REQUIRED WORK
Reproduce all of the entries below word for word, and leave the pictures out of your answer.

Spatial relation data
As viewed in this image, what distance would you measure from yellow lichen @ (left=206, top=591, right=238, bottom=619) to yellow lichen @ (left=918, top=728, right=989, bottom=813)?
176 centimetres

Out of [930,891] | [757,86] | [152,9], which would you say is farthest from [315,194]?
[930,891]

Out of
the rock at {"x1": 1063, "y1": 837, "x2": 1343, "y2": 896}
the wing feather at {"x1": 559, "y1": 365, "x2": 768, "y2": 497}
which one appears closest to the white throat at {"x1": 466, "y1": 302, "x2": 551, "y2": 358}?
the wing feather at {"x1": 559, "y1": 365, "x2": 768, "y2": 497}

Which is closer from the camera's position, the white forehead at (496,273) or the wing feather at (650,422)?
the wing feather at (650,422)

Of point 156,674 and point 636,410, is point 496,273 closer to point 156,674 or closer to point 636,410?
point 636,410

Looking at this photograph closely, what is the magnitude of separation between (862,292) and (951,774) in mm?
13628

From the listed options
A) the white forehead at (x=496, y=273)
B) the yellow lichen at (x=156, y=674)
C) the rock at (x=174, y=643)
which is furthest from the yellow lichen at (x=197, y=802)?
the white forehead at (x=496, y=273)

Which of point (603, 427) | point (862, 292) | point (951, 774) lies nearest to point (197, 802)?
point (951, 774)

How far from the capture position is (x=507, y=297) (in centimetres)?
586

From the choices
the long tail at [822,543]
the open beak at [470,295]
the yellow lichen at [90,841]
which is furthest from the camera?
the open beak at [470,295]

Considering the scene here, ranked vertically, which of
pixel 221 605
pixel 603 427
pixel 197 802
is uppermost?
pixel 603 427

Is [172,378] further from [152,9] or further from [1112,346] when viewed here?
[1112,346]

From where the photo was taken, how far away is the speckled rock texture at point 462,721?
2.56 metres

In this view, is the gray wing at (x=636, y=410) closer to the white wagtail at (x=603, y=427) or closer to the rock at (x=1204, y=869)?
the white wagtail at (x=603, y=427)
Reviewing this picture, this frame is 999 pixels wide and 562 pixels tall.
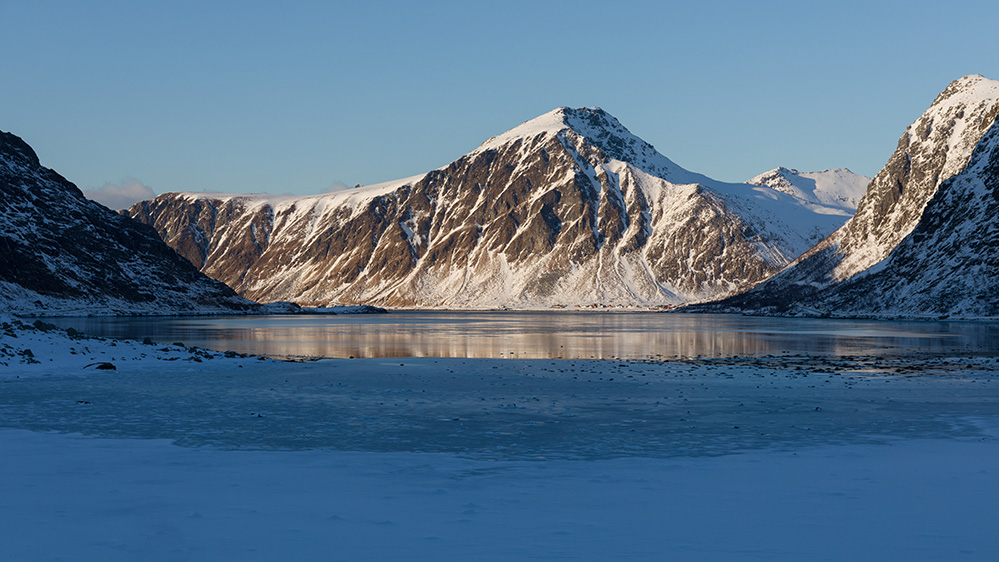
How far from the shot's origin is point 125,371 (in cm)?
4006

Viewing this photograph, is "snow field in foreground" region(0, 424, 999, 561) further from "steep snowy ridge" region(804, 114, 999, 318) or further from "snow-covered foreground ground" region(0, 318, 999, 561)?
"steep snowy ridge" region(804, 114, 999, 318)

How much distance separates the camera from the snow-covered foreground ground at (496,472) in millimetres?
12000

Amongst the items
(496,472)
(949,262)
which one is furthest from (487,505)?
(949,262)

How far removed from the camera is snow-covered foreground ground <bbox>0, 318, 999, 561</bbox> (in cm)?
1200

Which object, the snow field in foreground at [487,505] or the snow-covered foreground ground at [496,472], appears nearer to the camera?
the snow field in foreground at [487,505]

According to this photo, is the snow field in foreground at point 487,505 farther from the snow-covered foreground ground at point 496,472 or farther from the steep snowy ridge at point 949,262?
the steep snowy ridge at point 949,262

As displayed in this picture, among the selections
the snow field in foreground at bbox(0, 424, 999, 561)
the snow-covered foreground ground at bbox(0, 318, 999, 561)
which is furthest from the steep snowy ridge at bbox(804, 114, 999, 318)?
the snow field in foreground at bbox(0, 424, 999, 561)

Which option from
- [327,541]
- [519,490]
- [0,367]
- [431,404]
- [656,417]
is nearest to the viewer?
[327,541]

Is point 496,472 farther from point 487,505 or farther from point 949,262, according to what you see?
point 949,262

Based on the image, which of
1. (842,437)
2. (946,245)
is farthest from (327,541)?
(946,245)

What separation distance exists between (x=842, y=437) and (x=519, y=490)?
415 inches

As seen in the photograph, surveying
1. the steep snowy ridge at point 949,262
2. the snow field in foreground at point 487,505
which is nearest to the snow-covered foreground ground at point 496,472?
the snow field in foreground at point 487,505

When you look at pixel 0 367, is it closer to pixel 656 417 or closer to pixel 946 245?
pixel 656 417

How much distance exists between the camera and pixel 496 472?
1691cm
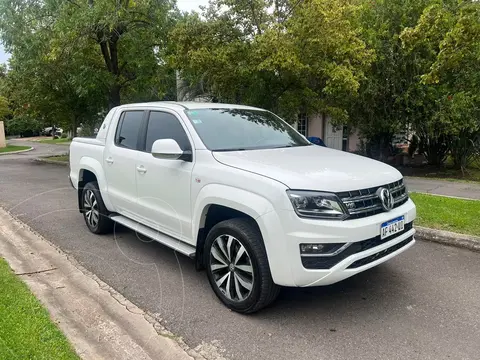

RESPONSE FOR THIS EXERCISE
As viewed in this image, what distance would you measure from yellow lichen @ (left=206, top=591, right=238, bottom=619) to yellow lichen @ (left=918, top=728, right=989, bottom=813)?
176 centimetres

Out of [930,891] | [757,86] | [152,9], which would you say is farthest from [315,194]?
[930,891]

Out of
the rock at {"x1": 1063, "y1": 837, "x2": 1343, "y2": 896}
the wing feather at {"x1": 559, "y1": 365, "x2": 768, "y2": 497}
which one appears closest to the white throat at {"x1": 466, "y1": 302, "x2": 551, "y2": 358}?
the wing feather at {"x1": 559, "y1": 365, "x2": 768, "y2": 497}

Which is closer from the camera's position, the white forehead at (496,273) or the wing feather at (650,422)?
the wing feather at (650,422)

Of point 156,674 and point 636,410, is point 496,273 closer to point 156,674 or closer to point 636,410?
point 636,410

Looking at this photograph closely, what is the magnitude of separation between (862,292) and (951,774) in mm?
13628

From the listed options
A) the white forehead at (x=496, y=273)
B) the yellow lichen at (x=156, y=674)
C) the rock at (x=174, y=643)
which is furthest from the yellow lichen at (x=197, y=802)?
the white forehead at (x=496, y=273)

Which of point (603, 427) | point (862, 292) | point (951, 774) lies nearest to point (197, 802)?
point (951, 774)

How far from the capture position is (x=507, y=297) (in centimetres)?
586

From the choices
the long tail at [822,543]
the open beak at [470,295]
the yellow lichen at [90,841]
which is furthest from the camera?
the open beak at [470,295]

Considering the scene here, ranked vertically, which of
pixel 221 605
pixel 603 427
pixel 197 802
is uppermost?
pixel 603 427

Is [172,378] further from [152,9] or further from [1112,346] when viewed here?
[1112,346]

From where the photo was taken, how far away is the speckled rock texture at point 462,721?
2.56 metres

In this view, is the gray wing at (x=636, y=410) closer to the white wagtail at (x=603, y=427) or closer to the rock at (x=1204, y=869)?
the white wagtail at (x=603, y=427)
Reviewing this picture, this frame is 999 pixels wide and 562 pixels tall.
How far from the shot's origin is point 125,371 (in cm)?
4006

Viewing this photograph, is "snow field in foreground" region(0, 424, 999, 561) further from "steep snowy ridge" region(804, 114, 999, 318) or further from "snow-covered foreground ground" region(0, 318, 999, 561)?
"steep snowy ridge" region(804, 114, 999, 318)

How much distance separates the camera from the snow-covered foreground ground at (496,472) in millimetres?
12000

Amongst the items
(496,472)
(949,262)
which one is furthest from (487,505)?
(949,262)

How far removed from the camera is snow-covered foreground ground <bbox>0, 318, 999, 561</bbox> (in cm)?
1200

Which object, the snow field in foreground at [487,505] or the snow-covered foreground ground at [496,472], appears nearer to the camera?
the snow field in foreground at [487,505]

According to this photo, is the snow field in foreground at point 487,505 farther from the snow-covered foreground ground at point 496,472 or farther from the steep snowy ridge at point 949,262?
the steep snowy ridge at point 949,262

As displayed in this picture, among the selections
the snow field in foreground at bbox(0, 424, 999, 561)
the snow-covered foreground ground at bbox(0, 318, 999, 561)
which is furthest from the steep snowy ridge at bbox(804, 114, 999, 318)?
the snow field in foreground at bbox(0, 424, 999, 561)

Which option from
- [327,541]
- [519,490]
- [0,367]
- [431,404]
- [656,417]
is nearest to the viewer?
[327,541]

Is point 496,472 farther from point 487,505 or farther from point 949,262, according to what you see?
point 949,262

Based on the image, which of
1. (842,437)
2. (946,245)
is farthest from (327,541)?
(946,245)

What separation distance exists between (x=842, y=437) and (x=519, y=490)?
415 inches

As seen in the photograph, surveying
1. the steep snowy ridge at point 949,262
2. the snow field in foreground at point 487,505
which is nearest to the snow-covered foreground ground at point 496,472?
the snow field in foreground at point 487,505

When you look at pixel 0 367, is it closer to pixel 656 417 or closer to pixel 946 245?
pixel 656 417

How much distance exists between the camera and pixel 496 472?
1691cm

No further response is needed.